Waugh’s Signature, Favorite Dublin Pub, Lost in Translation, Etc.

–Duncan McLaren has posted a short note on Waugh’s change in his signature at an early stage in his career. This is posted on his website under WAUGH BITES. McLaren is able to triangulate that change in the early 1930’s by comparing signatures in signed book copies of the period, examples of which are posted. I have always thought that the “E” in the new style looks suspiciously like a handwritten pound sign–if you leave off the top horizontal bar. Probably not intended, as Waugh was not exactly rolling in money at the time, but was doing well for a newly minted novelist.

–An Irish “publog” called Publin has reposted a listing of Dublin public houses visited by James Joyce and described in his novel Ulysses. These are included in an annual pubcrawl on what is called “Bloomsday” based on Joyce’s novel. Among the listed venues is this one:

The Bailey pub, formerly The Maltings, had always been a hub of literary and political activity. Prior to John Ryan’s acquiring it, it had welcomed international artists such as Evelyn Waugh, John Betjeman, and Charles Chaplin, as well as being popular with local figures like Oliver St. John Gogarty, Pádraig Colum and Thomas Kettle. […] Under John Ryan’s direction the pub again became fertile ground for artists and writers in the 1950s and 60s. Ryan maintained close relationships with all of the significant figures of this period, such as Patrick Kavanagh, Samuel Beckett, Brendan Behan, Brian O’Nolan and J. P. Donleavy, many of whom he also supported financially.

It was in this context that Bloomsday, a celebration of Joyce’s Ulysses, first emerged. Ryan arranged for two horse drawn carriages to take participants from the Martello Tower in Sandycove, where the novel begins, across the city, following in the footsteps of Leopold Bloom and Stephen Daedalus. Present were Kavanagh and O’Nolan, as well as the architect Michael Scott, critic Anthony Cronin and Joyce’s cousin Tom Joyce. As they progressed through their journey the cortege stopped frequently at pubs and by the time they reached the city centre, exhausted and inebriated, they abandoned the expedition for welcoming warmth of The Bailey.

No details of Waugh’s visit(s) to this establishment are provided. He didn’t spend a lot of time in Dublin but did stop there on his way to visit his Anglo-Irish friends in their country houses and actually shopped around the outreaches of the city looking for a place to live after the war. It seems unlikely that he would choose this pub for its Joycean associations since Joyce was not a writer Waugh admired, but it does seem to have been widely accepted by others in the trade so that might explain his visit(s).

BBC Radio 4 has reposted a 2007 broadcast of its books interview program A Good Read. The panel includes poet/critic Andrew Motion and investigative journalist Roger Cook and is presented by Sue MacGregor. The Waugh novel discussed is Scoop and that discussion comes at the beginning of the 30-minute program.  It is available on the internet via BBC iPlayer.

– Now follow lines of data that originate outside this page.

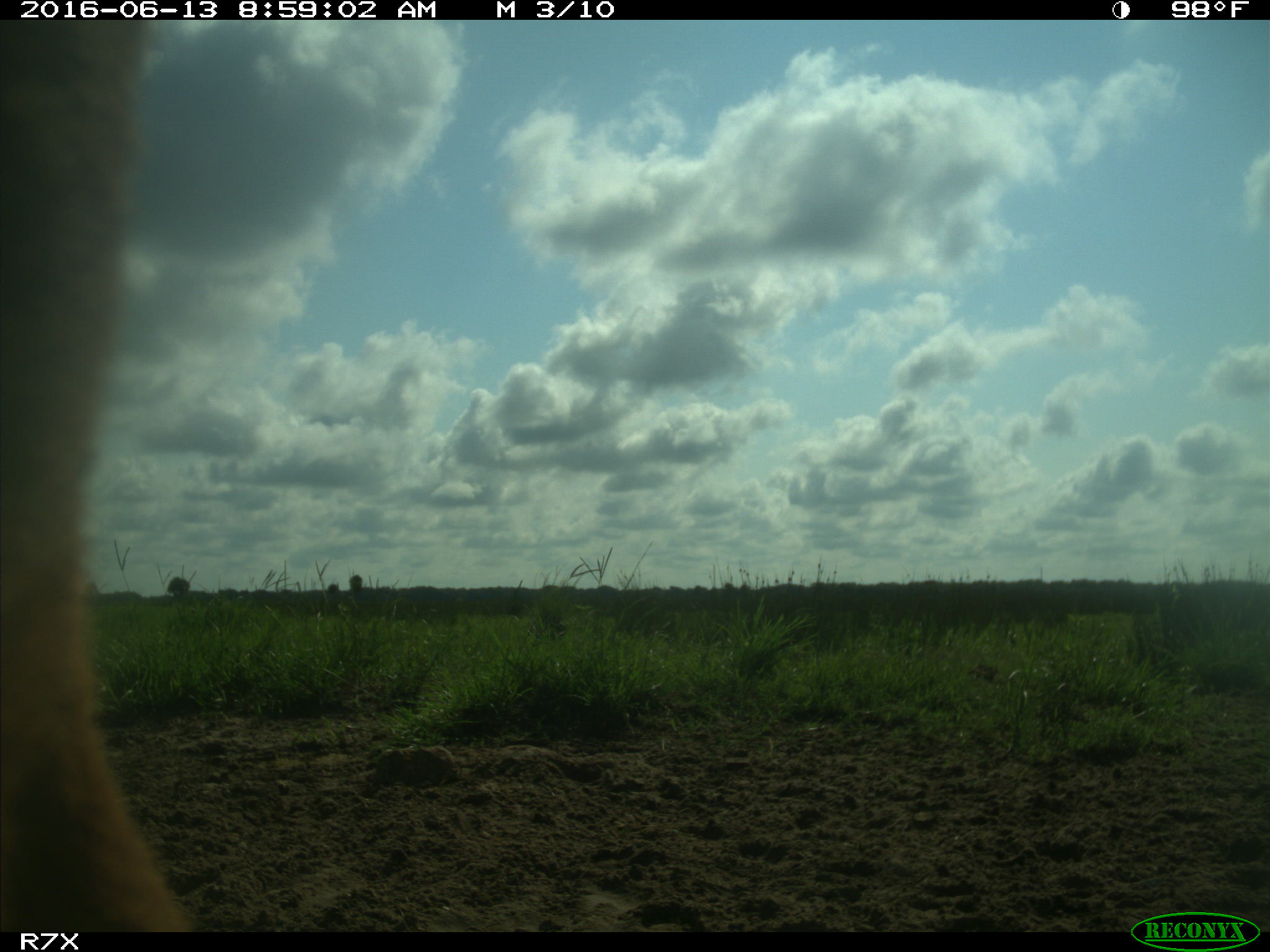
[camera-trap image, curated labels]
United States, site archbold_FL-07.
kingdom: Animalia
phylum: Chordata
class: Mammalia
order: Artiodactyla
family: Bovidae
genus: Bos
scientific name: Bos taurus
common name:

–A review of Brideshead Revisited is posted in Crisis Magazine, a digital religious journal maintained by Roman Catholic lay people. The review, entitled Stubborn Roots,  warns, inter alia,  that Brideshead is not an easy read and is not recommended for children. Among its many challenges is this:

A common way to misunderstand Brideshead Revisited is as an implicit condemnation of the Catholic faith, of the Catholic life, or at least the Catholic belief in the reality of evil and original sin. It may seem that every single Catholic character is unfulfilled directly because of a faith that thwarts love and happiness at every turn […] Almost everyone ends up being unhappy, from Rex Mottram to Hooper, and Catholic to non-Catholic. It is not Catholicism that is to blame, but aristocratic England, plebian England, individual vice, family pride, you, me, and fallen human nature. […]

–A blogger and fan of the film Lost in Translation, written and directed by Sofia Coppola, has posted an essay discussing why she still finds the film fascinating 15 years after its original release. The blogger, Mairead Small Staid, now age 30, makes several literary references, especially to JD Salinger’s Franny and Zooey, but also recalls this very funny line from the film:

“And the worst part was,” Franny tells her brother Zooey, “I knew what a bore I was being, I knew how I was depressing people, or even hurting their feelings—but I just couldn’t stop! I just could not stop picking.” Charlotte [the young female lead character played  by Scarlett Johannsen], too, can’t stop picking, but when she tries to find an ally in her clueless husband, to make light of her ill-tempered state—“Evelyn Waugh was a man,” she confides as if sharing a gleeful secret—she’s met with admonishment. “Not everybody went to Yale,” her husband scolds.